* [Task item]
Please reproduce all of the entries exactly, without omitting any.

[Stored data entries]
+===+

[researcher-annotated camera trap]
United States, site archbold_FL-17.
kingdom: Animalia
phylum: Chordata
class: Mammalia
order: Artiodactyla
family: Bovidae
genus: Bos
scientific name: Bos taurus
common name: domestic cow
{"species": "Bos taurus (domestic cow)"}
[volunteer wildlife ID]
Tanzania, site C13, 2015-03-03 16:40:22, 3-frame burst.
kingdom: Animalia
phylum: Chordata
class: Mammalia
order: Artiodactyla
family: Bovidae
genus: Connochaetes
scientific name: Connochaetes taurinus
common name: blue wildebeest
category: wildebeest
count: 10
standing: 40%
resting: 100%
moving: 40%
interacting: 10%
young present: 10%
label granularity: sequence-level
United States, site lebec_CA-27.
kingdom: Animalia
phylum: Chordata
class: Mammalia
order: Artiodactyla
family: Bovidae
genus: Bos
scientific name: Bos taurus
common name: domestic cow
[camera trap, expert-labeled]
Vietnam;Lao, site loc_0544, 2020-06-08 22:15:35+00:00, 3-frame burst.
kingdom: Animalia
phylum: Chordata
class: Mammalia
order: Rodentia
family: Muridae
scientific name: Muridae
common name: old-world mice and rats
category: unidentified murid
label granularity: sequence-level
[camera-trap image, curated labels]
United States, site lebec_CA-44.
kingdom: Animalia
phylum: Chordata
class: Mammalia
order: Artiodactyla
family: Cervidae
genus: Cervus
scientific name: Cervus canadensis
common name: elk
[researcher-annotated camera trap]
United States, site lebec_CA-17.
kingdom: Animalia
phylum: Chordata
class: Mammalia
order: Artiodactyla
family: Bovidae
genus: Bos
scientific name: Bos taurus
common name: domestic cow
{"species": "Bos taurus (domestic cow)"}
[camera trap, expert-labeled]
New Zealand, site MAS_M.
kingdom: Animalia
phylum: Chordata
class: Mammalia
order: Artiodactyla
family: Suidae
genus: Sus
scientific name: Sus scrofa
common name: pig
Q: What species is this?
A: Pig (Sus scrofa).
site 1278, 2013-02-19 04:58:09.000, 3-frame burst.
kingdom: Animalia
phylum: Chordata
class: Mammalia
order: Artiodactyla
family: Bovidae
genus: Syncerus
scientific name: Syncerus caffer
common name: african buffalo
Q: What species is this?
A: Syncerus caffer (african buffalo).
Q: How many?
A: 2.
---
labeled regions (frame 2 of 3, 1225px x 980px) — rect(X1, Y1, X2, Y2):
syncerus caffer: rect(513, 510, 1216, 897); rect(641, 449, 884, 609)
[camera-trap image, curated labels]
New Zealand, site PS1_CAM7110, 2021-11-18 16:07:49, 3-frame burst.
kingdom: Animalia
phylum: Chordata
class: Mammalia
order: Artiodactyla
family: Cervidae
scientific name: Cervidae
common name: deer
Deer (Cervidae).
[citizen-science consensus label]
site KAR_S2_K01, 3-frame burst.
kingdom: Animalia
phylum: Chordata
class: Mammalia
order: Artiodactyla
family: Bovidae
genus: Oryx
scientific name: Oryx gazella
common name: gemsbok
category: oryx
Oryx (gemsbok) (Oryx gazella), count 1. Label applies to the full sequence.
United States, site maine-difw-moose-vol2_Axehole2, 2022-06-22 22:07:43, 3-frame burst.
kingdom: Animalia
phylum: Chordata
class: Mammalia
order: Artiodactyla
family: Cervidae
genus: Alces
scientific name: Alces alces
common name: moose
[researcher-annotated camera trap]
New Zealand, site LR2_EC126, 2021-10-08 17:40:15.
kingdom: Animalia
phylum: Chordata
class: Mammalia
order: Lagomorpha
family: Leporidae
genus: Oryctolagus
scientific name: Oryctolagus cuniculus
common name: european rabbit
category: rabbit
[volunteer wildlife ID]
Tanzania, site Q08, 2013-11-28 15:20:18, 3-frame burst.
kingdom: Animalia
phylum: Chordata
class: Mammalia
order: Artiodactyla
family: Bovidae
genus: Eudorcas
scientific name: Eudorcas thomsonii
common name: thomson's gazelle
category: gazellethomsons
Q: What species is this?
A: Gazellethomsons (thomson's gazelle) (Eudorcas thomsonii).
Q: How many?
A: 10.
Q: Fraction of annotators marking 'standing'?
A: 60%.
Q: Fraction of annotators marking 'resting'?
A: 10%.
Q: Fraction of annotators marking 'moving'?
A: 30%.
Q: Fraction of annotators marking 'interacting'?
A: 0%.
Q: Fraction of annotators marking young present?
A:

+===+

* [Result of the task]
[researcher-annotated camera trap]
United States, site archbold_FL-17.
kingdom: Animalia
phylum: Chordata
class: Mammalia
order: Artiodactyla
family: Bovidae
genus: Bos
scientific name: Bos taurus
common name: domestic cow
{"species": "Bos taurus (domestic cow)"}
[volunteer wildlife ID]
Tanzania, site C13, 2015-03-03 16:40:22, 3-frame burst.
kingdom: Animalia
phylum: Chordata
class: Mammalia
order: Artiodactyla
family: Bovidae
genus: Connochaetes
scientific name: Connochaetes taurinus
common name: blue wildebeest
category: wildebeest
count: 10
standing: 40%
resting: 100%
moving: 40%
interacting: 10%
young present: 10%
label granularity: sequence-level
United States, site lebec_CA-27.
kingdom: Animalia
phylum: Chordata
class: Mammalia
order: Artiodactyla
family: Bovidae
genus: Bos
scientific name: Bos taurus
common name: domestic cow
[camera trap, expert-labeled]
Vietnam;Lao, site loc_0544, 2020-06-08 22:15:35+00:00, 3-frame burst.
kingdom: Animalia
phylum: Chordata
class: Mammalia
order: Rodentia
family: Muridae
scientific name: Muridae
common name: old-world mice and rats
category: unidentified murid
label granularity: sequence-level
[camera-trap image, curated labels]
United States, site lebec_CA-44.
kingdom: Animalia
phylum: Chordata
class: Mammalia
order: Artiodactyla
family: Cervidae
genus: Cervus
scientific name: Cervus canadensis
common name: elk
[researcher-annotated camera trap]
United States, site lebec_CA-17.
kingdom: Animalia
phylum: Chordata
class: Mammalia
order: Artiodactyla
family: Bovidae
genus: Bos
scientific name: Bos taurus
common name: domestic cow
{"species": "Bos taurus (domestic cow)"}
[camera trap, expert-labeled]
New Zealand, site MAS_M.
kingdom: Animalia
phylum: Chordata
class: Mammalia
order: Artiodactyla
family: Suidae
genus: Sus
scientific name: Sus scrofa
common name: pig
Q: What species is this?
A: Pig (Sus scrofa).
site 1278, 2013-02-19 04:58:09.000, 3-frame burst.
kingdom: Animalia
phylum: Chordata
class: Mammalia
order: Artiodactyla
family: Bovidae
genus: Syncerus
scientific name: Syncerus caffer
common name: african buffalo
Q: What species is this?
A: Syncerus caffer (african buffalo).
Q: How many?
A: 2.
---
labeled regions (frame 2 of 3, 1225px x 980px) — rect(X1, Y1, X2, Y2):
syncerus caffer: rect(513, 510, 1216, 897); rect(641, 449, 884, 609)
[camera-trap image, curated labels]
New Zealand, site PS1_CAM7110, 2021-11-18 16:07:49, 3-frame burst.
kingdom: Animalia
phylum: Chordata
class: Mammalia
order: Artiodactyla
family: Cervidae
scientific name: Cervidae
common name: deer
Deer (Cervidae).
[citizen-science consensus label]
site KAR_S2_K01, 3-frame burst.
kingdom: Animalia
phylum: Chordata
class: Mammalia
order: Artiodactyla
family: Bovidae
genus: Oryx
scientific name: Oryx gazella
common name: gemsbok
category: oryx
Oryx (gemsbok) (Oryx gazella), count 1. Label applies to the full sequence.
United States, site maine-difw-moose-vol2_Axehole2, 2022-06-22 22:07:43, 3-frame burst.
kingdom: Animalia
phylum: Chordata
class: Mammalia
order: Artiodactyla
family: Cervidae
genus: Alces
scientific name: Alces alces
common name: moose
[researcher-annotated camera trap]
New Zealand, site LR2_EC126, 2021-10-08 17:40:15.
kingdom: Animalia
phylum: Chordata
class: Mammalia
order: Lagomorpha
family: Leporidae
genus: Oryctolagus
scientific name: Oryctolagus cuniculus
common name: european rabbit
category: rabbit
[volunteer wildlife ID]
Tanzania, site Q08, 2013-11-28 15:20:18, 3-frame burst.
kingdom: Animalia
phylum: Chordata
class: Mammalia
order: Artiodactyla
family: Bovidae
genus: Eudorcas
scientific name: Eudorcas thomsonii
common name: thomson's gazelle
category: gazellethomsons
Q: What species is this?
A: Gazellethomsons (thomson's gazelle) (Eudorcas thomsonii).
Q: How many?
A: 10.
Q: Fraction of annotators marking 'standing'?
A: 60%.
Q: Fraction of annotators marking 'resting'?
A: 10%.
Q: Fraction of annotators marking 'moving'?
A: 30%.
Q: Fraction of annotators marking 'interacting'?
A: 0%.
Q: Fraction of annotators marking young present?
A:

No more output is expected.